Provided passage.
- - - -
Garage Classics is the debut album by the House & Garage Orchestra, released on 30 November 2018 on the New State Music label. It was released on CD and as a digital download. The album was produced by Darren Tate and Alex Mereier (Shy Cookie), and contains orchestral covers of classic UK garage tracks with appearances from Kele Le Roc, Sweet Female Attitude, Shola Ama, Shelley Nelson, MC Neat, Tough Love and more.

Touring
To promote the album, the House & Garage Orchestra toured and performed live shows around the UK in venues such as the Albert Hall in Manchester, Tramshed in Cardiff, Liverpool Olympia, Brighton Dome, Portsmouth Guildhall, KOKO, Shepherd's Bush Empire and the Roundhouse, and continue to do so having performed throughout 2021 and with scheduled concerts planned for 2022.
- - - -
Information given.

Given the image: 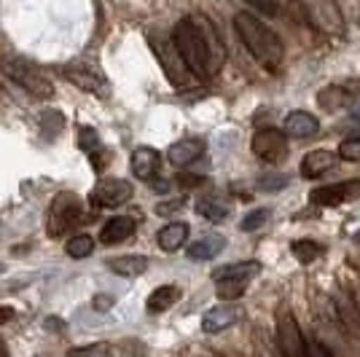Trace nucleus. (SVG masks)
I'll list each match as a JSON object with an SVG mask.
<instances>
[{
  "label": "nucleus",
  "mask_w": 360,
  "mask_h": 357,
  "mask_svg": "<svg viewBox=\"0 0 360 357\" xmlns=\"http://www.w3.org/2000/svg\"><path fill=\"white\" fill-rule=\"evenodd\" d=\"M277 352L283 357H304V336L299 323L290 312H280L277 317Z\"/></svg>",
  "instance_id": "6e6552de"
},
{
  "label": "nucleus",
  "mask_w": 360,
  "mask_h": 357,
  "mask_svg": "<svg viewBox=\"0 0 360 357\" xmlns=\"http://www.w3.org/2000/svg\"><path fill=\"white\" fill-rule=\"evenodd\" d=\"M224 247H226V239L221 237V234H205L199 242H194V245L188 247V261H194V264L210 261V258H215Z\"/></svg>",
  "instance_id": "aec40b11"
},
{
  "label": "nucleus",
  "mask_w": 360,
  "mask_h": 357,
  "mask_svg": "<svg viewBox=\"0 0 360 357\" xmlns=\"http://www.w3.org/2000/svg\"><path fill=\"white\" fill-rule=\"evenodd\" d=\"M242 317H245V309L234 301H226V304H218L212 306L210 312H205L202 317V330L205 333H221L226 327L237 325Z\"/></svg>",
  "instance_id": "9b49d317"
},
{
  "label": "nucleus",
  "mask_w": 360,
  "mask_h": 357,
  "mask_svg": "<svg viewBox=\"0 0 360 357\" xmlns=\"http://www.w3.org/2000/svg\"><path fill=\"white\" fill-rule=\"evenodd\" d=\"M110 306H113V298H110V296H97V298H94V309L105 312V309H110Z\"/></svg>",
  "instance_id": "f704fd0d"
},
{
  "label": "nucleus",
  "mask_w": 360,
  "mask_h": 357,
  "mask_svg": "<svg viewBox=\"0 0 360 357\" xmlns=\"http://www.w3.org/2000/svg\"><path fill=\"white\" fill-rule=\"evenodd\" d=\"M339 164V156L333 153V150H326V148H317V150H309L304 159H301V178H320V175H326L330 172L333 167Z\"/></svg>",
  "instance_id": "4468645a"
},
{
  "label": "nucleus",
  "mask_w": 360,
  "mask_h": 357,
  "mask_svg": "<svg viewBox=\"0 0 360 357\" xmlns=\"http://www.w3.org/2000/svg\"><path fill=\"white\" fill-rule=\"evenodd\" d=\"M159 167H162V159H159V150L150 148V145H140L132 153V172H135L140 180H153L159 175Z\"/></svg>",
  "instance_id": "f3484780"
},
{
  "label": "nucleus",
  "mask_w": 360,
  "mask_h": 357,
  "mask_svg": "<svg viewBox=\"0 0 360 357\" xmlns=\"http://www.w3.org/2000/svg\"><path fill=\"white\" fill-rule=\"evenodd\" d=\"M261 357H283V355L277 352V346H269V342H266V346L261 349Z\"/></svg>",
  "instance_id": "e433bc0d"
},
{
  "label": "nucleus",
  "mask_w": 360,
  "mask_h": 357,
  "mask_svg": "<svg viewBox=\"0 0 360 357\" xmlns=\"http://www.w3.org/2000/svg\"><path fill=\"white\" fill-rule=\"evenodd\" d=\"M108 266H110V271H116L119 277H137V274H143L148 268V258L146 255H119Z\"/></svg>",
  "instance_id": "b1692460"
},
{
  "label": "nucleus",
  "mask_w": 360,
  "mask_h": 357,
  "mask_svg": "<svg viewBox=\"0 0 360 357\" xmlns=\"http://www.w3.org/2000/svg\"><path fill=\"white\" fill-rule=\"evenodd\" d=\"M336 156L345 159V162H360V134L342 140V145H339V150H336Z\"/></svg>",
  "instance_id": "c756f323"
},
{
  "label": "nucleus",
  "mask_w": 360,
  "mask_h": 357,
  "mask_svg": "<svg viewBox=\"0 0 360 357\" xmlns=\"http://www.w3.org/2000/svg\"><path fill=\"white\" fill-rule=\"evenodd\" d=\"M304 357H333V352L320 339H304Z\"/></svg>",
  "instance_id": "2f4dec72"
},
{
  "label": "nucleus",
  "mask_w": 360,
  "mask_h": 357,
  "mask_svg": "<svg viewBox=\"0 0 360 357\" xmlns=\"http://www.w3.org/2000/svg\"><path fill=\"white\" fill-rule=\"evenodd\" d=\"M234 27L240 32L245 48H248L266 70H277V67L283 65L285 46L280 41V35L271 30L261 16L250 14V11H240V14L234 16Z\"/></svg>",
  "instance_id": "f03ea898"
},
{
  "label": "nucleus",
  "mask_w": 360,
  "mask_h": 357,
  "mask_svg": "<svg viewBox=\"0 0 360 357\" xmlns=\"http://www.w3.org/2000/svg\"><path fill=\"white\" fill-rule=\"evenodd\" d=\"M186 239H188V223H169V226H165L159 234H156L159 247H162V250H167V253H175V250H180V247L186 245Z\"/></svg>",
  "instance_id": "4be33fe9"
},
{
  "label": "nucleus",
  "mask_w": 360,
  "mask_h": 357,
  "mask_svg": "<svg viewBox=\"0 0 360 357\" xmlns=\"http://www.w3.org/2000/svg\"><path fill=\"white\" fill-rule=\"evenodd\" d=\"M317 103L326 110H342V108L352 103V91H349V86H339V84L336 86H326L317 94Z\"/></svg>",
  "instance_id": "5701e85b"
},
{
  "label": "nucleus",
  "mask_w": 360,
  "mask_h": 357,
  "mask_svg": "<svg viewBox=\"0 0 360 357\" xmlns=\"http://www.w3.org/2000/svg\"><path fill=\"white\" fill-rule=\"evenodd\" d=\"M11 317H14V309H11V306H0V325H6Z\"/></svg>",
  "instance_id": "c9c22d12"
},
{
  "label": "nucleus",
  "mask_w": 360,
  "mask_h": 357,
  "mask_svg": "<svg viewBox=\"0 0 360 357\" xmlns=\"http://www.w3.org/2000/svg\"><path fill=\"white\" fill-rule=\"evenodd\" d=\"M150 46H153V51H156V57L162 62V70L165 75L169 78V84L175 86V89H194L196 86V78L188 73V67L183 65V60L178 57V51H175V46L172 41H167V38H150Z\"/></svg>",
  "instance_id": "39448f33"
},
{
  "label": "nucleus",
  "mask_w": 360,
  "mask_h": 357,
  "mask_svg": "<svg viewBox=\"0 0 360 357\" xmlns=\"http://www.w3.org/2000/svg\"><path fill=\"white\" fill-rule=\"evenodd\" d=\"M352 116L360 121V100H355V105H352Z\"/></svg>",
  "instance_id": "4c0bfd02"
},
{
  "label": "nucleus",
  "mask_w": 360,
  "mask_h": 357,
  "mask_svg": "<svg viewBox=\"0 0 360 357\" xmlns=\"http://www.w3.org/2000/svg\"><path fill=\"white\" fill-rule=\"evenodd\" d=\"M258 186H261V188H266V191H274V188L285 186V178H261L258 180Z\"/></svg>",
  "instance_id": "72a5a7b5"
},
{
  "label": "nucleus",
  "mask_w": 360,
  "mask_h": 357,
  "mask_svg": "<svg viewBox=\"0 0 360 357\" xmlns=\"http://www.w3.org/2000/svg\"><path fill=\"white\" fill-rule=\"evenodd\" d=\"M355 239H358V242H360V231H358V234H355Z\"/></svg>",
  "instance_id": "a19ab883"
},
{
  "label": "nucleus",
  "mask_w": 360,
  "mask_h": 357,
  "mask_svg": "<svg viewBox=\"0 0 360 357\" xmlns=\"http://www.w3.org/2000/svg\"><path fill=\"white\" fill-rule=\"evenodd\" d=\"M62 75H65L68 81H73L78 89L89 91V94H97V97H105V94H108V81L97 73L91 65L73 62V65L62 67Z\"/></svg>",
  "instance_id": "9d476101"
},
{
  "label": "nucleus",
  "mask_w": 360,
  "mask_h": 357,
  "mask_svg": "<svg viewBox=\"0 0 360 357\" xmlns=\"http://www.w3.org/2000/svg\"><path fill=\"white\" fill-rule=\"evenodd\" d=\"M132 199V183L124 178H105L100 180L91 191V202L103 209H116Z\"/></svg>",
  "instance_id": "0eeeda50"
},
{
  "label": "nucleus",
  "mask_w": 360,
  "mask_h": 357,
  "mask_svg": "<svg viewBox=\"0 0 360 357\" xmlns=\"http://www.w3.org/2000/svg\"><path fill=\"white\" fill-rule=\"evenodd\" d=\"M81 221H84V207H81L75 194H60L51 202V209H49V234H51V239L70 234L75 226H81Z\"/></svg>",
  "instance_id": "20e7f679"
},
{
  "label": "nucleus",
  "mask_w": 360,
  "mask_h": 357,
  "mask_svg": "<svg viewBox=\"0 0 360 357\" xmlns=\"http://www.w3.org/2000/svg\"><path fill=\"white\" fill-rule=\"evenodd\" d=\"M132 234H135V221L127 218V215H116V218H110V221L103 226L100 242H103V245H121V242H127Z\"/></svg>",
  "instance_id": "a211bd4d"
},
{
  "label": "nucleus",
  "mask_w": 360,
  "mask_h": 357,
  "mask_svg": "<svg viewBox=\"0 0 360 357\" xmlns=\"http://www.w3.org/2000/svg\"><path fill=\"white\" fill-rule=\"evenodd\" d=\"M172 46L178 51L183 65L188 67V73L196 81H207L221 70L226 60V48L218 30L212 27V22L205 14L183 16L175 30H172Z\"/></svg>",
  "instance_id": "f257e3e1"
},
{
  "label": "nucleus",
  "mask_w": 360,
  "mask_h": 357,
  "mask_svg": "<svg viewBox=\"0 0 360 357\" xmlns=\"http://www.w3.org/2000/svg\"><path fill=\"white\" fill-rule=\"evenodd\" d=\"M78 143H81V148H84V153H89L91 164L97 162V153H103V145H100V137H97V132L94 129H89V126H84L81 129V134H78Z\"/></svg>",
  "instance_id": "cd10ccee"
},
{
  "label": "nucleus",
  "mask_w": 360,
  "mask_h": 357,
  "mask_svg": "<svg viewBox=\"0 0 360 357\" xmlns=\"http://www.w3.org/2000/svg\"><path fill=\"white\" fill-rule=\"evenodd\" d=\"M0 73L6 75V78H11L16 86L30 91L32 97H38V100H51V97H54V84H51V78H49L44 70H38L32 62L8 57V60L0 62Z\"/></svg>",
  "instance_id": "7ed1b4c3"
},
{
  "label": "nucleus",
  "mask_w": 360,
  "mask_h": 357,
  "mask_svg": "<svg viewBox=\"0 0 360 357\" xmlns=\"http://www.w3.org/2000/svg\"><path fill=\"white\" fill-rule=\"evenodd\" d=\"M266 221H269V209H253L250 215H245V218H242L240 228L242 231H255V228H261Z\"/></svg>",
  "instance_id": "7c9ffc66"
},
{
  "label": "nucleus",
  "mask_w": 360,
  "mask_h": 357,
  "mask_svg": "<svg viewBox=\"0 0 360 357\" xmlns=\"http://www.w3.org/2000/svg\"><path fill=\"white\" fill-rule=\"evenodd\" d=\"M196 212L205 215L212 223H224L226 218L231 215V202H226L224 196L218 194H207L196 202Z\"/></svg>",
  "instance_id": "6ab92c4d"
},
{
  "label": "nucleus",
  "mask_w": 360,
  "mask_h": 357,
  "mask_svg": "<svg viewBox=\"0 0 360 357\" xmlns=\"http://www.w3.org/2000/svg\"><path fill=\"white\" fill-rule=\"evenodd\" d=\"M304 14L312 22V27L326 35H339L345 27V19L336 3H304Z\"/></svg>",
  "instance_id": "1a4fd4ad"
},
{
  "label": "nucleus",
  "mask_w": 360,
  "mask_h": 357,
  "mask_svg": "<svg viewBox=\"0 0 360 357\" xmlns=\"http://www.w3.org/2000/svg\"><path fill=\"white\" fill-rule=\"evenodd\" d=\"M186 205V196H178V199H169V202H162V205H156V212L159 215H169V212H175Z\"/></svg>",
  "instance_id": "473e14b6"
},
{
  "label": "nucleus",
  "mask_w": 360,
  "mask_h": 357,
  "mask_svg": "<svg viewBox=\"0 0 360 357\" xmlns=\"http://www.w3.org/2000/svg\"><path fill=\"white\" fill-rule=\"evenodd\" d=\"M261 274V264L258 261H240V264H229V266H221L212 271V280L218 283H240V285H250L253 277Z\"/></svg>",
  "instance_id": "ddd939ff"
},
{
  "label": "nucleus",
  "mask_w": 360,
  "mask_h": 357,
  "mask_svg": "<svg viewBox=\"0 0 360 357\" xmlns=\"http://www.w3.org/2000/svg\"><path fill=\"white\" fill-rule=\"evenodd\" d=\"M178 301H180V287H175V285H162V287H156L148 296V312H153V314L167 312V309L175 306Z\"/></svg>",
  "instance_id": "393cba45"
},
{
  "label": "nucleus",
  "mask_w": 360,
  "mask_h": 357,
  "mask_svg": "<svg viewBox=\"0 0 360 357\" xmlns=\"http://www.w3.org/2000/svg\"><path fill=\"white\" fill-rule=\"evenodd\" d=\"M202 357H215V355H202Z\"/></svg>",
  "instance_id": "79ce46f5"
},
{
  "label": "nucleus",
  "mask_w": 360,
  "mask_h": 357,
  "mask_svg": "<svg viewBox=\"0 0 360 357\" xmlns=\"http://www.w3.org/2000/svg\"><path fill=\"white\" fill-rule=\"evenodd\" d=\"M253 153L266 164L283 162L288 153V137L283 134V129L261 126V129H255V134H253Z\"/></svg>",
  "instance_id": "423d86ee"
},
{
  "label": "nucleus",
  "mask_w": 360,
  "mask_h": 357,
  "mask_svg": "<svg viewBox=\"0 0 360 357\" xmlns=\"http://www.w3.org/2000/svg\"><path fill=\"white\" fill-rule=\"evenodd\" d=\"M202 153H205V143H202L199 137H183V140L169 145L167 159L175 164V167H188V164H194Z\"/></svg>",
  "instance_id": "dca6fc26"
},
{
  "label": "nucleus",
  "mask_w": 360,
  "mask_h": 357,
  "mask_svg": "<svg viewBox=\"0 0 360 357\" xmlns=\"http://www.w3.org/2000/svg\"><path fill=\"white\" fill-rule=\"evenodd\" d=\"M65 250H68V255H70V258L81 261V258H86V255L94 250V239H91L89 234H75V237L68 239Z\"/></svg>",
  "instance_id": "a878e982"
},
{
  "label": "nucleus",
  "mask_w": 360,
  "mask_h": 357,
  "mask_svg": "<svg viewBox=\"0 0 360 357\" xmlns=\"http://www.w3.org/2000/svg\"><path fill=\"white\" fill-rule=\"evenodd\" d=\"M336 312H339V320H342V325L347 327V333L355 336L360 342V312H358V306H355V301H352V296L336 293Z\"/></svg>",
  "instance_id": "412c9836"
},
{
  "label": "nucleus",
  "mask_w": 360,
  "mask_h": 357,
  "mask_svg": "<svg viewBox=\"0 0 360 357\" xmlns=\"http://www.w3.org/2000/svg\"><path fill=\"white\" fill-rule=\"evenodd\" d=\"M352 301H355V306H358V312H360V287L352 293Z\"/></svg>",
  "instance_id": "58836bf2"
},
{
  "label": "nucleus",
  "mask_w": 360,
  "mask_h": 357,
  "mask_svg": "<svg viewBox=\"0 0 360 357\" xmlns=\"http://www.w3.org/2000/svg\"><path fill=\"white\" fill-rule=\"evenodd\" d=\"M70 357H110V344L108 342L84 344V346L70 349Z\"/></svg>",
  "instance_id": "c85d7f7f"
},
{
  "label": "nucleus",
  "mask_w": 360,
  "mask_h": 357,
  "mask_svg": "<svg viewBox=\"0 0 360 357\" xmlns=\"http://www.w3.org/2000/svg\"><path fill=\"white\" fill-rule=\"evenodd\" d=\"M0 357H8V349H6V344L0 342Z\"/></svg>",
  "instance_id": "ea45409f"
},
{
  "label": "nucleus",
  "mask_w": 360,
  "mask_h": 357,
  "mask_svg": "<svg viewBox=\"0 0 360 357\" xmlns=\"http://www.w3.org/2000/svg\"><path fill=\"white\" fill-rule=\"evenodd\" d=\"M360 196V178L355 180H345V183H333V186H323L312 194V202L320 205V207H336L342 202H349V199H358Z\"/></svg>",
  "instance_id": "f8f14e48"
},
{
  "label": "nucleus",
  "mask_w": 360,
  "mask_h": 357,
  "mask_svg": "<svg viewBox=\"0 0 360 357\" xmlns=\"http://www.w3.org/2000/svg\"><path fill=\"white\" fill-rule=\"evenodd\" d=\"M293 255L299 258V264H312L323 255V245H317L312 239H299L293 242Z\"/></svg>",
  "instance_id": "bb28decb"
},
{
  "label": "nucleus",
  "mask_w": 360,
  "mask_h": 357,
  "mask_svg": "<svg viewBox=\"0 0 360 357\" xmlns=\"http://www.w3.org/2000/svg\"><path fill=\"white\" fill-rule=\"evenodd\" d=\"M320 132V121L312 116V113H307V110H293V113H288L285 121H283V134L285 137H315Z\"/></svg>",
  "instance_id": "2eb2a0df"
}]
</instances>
- - - -
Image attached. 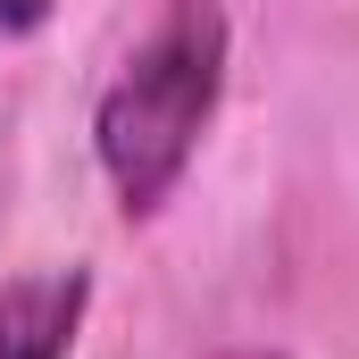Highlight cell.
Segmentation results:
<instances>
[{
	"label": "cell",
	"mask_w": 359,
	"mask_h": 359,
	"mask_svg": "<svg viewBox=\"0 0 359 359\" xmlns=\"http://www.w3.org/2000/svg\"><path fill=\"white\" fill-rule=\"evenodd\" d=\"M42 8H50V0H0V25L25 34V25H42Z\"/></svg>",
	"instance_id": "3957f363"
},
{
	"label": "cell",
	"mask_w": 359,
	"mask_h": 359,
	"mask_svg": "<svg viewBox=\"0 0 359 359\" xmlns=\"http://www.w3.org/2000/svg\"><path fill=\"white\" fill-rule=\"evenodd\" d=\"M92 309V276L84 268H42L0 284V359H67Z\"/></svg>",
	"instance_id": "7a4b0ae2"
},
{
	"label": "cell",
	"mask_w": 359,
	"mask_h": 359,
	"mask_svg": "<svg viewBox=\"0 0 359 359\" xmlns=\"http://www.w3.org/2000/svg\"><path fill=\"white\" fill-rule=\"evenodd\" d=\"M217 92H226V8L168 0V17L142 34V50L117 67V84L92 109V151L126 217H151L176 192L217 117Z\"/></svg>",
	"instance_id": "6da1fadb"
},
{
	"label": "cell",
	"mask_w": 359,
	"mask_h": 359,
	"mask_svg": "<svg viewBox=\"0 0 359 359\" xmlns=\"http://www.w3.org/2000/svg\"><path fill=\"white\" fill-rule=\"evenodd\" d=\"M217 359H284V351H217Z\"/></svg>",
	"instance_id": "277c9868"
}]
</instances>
- - - -
Copy out the whole Garage Classics passage above word for word.

Garage Classics is the debut album by the House & Garage Orchestra, released on 30 November 2018 on the New State Music label. It was released on CD and as a digital download. The album was produced by Darren Tate and Alex Mereier (Shy Cookie), and contains orchestral covers of classic UK garage tracks with appearances from Kele Le Roc, Sweet Female Attitude, Shola Ama, Shelley Nelson, MC Neat, Tough Love and more.

Touring
To promote the album, the House & Garage Orchestra toured and performed live shows around the UK in venues such as the Albert Hall in Manchester, Tramshed in Cardiff, Liverpool Olympia, Brighton Dome, Portsmouth Guildhall, KOKO, Shepherd's Bush Empire and the Roundhouse, and continue to do so having performed throughout 2021 and with scheduled concerts planned for 2022.